Defesa de Jackson questiona validade de digitais

Um especialista em ciência forense do Serviço Secreto declarou hoje, em depoimento no julgamento de Michael Jackson por abusode menores, que é possível que as impressões digitais do acusador do artistas encontradas em uma revista pornográfica, poderiam ter sido deterioradas durante o ano que a polícia levou para submeter a revista à análise.Antonio Cantu, diretor forense do Serviço Secreto, disse que não tinha conhecimento do atraso no teste para identificar as digitais e reconheceu que seria preferível que os testes tivessem sido realizados imediatamente. Cantu disse que os vestígios das digitais podem mudar com o tempo, mas que há impressões que resistem por 50 anos.O juiz pediu que esse comentário fosse eliminado dos autos porque a testemunha é não é especialista em identificação de digitais, mas de processos químicos para detectá-las. A promotoria disse que uma revista encontrada no rancho Neverlans de Jackson mostra uma impressão do acusador do cantor e outra do próprio Jackson. A defesa disse que o acusado poderia ter tocado a revista durante as audiências que precederam o julgamento, antes de ter sido submetida aos testes. O advogado de defesa de Jackson, Robert Sanger, perguntou se Cantu consideraria idôneo apresentar as provas antes de o material passar por testes. "É esperado que se faça primeiro a análise", respondeu Cantu. "Você sabia que os exames de digitais só foram feitos um ano depois de a prova ter sido encontrada?", perguntou o advogado. "Não sabia", respondeu Cantu.Um dos advogados de Jackson, Brian Oxman, não estava presente na corte hoje pois foi diagnosticado com pneumonia, após sentir-se mal ontem. Enquanto isso, uma testemunha da acusação foi presa em Las Vegas acusada de roubo e seqüestro. O acusado, Christopher Eric Carter, de 25 anos, foi guarda-costas de Jackson, e se declarou inocente das acusações, disse seu advogado Lloyd Baker.Os promotores de Santa Barbara disseram que Carter iria declarar que uma vez viu o acusador de Jackson embriagado e que o menino disse que Jackson o havia animado a beber. Autoridades de Nevada disseram que permitirão de Carter testemunhe no caso Jackson.Jackson, de 46 anos, é acusado de abusar de um menino de 13 anos em seu rancho Neverland, entre fevereiro e março de 2003. Os promotores afirmam que Jackson mostrou material pornográfico a seu acusador e ao irmão dele, quando estiveram em Neverland, além de tentar manter a família do garoto presa em sua propriedade.

[Entradas de dados armazenadas]
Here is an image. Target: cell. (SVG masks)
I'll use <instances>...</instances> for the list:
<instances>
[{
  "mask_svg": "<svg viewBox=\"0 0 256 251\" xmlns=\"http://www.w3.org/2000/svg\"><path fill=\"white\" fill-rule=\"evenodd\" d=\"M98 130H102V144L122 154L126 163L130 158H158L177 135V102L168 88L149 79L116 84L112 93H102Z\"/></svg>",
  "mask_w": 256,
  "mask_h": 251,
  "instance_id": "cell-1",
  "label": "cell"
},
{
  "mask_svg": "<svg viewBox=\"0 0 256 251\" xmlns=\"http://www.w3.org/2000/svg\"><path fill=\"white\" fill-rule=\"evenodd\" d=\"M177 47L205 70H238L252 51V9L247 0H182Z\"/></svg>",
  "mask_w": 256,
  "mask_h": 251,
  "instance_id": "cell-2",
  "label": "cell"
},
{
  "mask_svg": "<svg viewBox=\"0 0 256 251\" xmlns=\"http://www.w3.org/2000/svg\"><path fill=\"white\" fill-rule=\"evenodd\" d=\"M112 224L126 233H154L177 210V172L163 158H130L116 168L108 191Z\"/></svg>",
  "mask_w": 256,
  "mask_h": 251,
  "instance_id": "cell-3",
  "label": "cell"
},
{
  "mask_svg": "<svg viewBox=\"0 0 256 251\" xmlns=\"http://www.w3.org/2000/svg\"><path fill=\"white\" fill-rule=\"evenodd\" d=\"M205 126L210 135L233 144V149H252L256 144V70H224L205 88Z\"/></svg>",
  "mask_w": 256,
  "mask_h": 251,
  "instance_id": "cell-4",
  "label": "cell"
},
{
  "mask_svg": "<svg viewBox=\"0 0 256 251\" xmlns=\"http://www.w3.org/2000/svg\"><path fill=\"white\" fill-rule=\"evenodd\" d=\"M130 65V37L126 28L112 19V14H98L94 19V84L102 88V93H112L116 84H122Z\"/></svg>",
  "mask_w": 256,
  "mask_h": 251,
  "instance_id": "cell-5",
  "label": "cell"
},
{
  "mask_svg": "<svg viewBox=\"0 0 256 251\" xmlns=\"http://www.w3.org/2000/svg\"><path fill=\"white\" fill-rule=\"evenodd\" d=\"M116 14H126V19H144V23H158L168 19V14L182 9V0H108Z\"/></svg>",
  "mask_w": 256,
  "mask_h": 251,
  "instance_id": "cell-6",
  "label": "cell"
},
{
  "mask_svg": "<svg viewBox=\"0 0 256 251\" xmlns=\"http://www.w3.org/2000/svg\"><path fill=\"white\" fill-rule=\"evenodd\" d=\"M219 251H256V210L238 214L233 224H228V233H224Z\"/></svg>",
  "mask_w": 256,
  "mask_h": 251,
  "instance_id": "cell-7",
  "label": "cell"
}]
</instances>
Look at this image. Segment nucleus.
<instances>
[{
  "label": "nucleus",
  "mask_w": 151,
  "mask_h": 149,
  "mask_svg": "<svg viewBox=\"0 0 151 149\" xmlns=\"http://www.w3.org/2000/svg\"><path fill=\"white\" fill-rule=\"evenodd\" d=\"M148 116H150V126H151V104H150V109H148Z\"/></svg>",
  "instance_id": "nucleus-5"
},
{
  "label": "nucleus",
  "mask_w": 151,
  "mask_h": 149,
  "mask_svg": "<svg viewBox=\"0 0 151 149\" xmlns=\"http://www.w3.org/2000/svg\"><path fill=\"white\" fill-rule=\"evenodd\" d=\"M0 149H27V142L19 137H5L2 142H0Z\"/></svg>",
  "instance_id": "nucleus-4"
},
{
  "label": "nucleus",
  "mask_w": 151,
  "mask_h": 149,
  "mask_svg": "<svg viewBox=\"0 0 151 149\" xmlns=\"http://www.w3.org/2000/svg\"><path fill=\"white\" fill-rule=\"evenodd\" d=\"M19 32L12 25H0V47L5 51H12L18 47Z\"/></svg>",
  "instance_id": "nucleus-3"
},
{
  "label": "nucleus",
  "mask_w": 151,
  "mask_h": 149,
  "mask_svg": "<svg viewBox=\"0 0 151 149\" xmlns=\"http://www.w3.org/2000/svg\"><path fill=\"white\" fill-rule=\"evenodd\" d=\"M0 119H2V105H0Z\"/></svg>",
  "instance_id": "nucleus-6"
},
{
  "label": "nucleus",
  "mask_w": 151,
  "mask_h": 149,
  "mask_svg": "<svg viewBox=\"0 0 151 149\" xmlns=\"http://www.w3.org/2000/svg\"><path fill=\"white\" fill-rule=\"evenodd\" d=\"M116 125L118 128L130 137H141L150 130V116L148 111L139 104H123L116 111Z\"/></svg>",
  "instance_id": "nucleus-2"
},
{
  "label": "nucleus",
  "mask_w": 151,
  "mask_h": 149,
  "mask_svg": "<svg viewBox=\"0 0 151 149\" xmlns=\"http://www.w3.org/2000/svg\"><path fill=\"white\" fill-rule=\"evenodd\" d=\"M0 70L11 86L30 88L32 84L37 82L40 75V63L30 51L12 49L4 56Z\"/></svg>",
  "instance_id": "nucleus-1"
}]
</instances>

Experimente:
Relacione, na ordem em que aparecem, todas as pessoas citadas pelo nome no texto-fonte sobre o julgamento de Michael Jackson.

Resposta:
- Michael Jackson
- Antonio Cantu
- Robert Sanger
- Brian Oxman
- Christopher Eric Carter
- Lloyd Baker